Data Sharing Statement

The datasets used during the study can be obtained from the corresponding author upon reasonable request. Two-way genome fragment sequencing to pinpoint seven housekeeping genes was performed. The whole genome sequences generated in the current study are available in the NCBI database (Bio Project: PRJNA824222).

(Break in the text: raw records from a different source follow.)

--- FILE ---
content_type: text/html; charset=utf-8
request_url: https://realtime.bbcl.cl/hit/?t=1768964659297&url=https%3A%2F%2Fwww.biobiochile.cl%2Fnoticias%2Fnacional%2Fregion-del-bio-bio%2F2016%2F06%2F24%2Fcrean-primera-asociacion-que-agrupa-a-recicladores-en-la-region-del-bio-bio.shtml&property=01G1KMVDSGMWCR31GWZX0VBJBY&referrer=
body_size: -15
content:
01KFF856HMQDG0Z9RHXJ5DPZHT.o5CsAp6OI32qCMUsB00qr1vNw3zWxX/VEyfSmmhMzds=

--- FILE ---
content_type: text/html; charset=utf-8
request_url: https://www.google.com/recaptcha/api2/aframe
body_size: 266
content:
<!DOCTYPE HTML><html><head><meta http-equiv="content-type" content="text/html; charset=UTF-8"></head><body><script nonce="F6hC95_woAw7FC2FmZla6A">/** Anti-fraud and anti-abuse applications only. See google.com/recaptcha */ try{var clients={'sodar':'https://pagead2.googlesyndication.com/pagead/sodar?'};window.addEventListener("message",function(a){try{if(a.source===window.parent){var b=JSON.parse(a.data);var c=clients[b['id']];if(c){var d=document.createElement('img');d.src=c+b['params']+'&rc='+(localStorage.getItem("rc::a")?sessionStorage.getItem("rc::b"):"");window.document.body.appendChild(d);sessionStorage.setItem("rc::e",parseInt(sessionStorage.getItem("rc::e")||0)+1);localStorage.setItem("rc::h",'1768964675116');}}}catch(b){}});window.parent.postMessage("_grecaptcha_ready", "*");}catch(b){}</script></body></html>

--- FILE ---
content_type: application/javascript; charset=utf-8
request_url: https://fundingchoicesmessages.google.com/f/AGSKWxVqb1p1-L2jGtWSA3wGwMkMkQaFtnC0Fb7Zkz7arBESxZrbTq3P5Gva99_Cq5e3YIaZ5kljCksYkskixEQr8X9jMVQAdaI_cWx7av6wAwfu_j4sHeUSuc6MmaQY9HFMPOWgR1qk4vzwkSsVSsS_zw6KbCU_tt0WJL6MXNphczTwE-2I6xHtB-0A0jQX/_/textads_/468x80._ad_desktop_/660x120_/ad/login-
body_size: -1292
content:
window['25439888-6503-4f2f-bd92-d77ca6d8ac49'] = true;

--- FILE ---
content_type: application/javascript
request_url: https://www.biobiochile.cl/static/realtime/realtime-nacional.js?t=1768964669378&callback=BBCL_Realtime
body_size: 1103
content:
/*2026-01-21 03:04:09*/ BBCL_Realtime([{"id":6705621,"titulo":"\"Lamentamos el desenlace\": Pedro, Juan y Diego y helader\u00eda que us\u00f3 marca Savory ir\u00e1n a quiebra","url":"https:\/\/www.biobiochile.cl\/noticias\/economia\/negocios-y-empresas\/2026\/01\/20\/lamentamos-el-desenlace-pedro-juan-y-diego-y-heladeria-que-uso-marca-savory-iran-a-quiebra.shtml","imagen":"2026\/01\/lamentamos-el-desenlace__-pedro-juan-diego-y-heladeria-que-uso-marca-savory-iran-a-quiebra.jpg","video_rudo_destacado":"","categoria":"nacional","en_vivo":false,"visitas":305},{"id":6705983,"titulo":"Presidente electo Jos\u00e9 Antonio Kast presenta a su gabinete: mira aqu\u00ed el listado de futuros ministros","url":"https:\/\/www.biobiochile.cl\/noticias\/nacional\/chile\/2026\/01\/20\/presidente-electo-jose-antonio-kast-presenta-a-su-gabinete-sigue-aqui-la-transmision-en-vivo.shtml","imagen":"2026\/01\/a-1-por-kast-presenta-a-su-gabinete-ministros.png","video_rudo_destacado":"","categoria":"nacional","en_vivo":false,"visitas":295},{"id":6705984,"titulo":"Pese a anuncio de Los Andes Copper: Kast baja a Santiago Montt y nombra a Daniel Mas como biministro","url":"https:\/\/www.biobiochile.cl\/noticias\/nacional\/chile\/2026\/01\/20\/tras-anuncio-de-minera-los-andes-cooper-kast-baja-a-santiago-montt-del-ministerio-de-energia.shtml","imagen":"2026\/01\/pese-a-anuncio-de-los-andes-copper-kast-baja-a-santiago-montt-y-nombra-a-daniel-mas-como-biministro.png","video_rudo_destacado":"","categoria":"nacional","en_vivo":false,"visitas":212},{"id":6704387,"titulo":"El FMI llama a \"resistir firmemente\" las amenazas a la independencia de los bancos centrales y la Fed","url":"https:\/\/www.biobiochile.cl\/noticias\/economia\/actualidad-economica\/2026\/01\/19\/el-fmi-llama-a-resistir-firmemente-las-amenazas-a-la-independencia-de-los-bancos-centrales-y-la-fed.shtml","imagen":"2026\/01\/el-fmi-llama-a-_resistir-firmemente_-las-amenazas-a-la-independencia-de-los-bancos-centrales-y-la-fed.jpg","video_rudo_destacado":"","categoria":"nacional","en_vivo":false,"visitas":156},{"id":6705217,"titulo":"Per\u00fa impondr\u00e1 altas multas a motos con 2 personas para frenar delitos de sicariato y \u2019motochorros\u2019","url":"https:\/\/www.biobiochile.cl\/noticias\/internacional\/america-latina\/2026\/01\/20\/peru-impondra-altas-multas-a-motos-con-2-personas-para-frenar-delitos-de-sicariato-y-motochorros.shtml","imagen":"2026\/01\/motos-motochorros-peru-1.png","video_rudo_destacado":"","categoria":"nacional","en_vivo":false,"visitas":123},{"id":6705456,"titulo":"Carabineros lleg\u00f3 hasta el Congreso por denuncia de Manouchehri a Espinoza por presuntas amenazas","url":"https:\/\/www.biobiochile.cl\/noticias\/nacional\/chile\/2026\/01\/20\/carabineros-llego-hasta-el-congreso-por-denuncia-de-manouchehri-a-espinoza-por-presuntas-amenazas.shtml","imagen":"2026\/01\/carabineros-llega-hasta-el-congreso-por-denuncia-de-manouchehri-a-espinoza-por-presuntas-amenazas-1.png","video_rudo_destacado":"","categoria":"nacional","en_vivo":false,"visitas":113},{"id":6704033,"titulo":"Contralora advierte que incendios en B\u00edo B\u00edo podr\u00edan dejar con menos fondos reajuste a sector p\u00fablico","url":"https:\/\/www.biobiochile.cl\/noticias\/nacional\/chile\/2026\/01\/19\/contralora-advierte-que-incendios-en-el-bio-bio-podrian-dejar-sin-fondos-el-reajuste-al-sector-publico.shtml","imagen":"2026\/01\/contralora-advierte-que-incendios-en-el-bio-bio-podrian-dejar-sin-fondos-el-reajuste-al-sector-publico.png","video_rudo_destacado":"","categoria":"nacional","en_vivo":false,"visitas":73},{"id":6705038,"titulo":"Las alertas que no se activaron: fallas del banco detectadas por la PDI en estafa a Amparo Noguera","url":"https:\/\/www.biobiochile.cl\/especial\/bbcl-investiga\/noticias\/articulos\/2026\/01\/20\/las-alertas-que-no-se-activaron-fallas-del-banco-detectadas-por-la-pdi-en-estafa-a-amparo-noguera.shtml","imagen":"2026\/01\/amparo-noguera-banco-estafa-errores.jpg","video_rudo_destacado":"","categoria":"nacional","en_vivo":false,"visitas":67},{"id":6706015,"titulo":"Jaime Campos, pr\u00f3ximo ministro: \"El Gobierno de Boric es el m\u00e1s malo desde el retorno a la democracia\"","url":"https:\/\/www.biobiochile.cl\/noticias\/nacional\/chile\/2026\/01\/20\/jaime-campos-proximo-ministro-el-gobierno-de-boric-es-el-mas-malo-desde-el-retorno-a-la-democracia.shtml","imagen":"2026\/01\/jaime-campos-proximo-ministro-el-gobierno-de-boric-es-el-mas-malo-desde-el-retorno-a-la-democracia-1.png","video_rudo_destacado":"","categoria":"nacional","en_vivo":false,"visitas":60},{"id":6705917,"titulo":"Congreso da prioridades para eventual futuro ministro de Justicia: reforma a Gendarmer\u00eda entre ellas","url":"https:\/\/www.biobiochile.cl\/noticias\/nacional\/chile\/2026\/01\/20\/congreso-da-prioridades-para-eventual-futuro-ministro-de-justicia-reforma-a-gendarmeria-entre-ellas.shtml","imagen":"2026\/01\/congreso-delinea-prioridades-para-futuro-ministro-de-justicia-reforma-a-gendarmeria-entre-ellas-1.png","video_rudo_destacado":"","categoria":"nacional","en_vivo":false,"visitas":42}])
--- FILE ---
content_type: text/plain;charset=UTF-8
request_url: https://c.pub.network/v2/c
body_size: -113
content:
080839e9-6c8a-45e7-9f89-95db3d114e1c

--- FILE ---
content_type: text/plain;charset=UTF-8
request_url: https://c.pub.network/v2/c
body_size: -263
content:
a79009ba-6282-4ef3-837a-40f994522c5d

Ethics Approval and Consent to Participate

All research studies on humans (individuals, samples or data) must have been performed in accordance with the principles stated in the Declaration of Helsinki. The study complies with the national exemptions for requesting informed consent and meets the four conditions of “it is impractical or impossible to obtain informed consent”, “the study is not greater than minimal risk”, “the subject’s privacy can be well protected” and “the subject’s rights will not be infringed”. Also for informed consent waivers, use of previously obtained samples/information, use of residual samples from clinical tests, and retrospective analysis using case information. All isolates in this study were collected during the bacteriological analysis in the clinical microbiology laboratory of a public hospital, and patients were treated anonymously and therefore did not require ethical approval.

Author Contributions

All authors made a significant contribution to the work reported, whether that is in the conception, study design, execution, acquisition of data, analysis and interpretation, or in all these areas; took part in drafting, revising or critically reviewing the article; gave final approval of the version to be published; have agreed on the journal to which the article has been submitted; and agree to be accountable for all aspects of the work.

Funding

This research was supported by the National Key Research and Development Program of China (2021YFC2300300), the Strategic Priority Research Program of the Chinese Academy of Sciences (XDB29020000), grants from the National Natural Science Foundation of China (32070132), and the Fundamental Research Funds for the Central Universities (YD9100002013).

Disclosure

The authors have no conflicts of interest to declare in this work.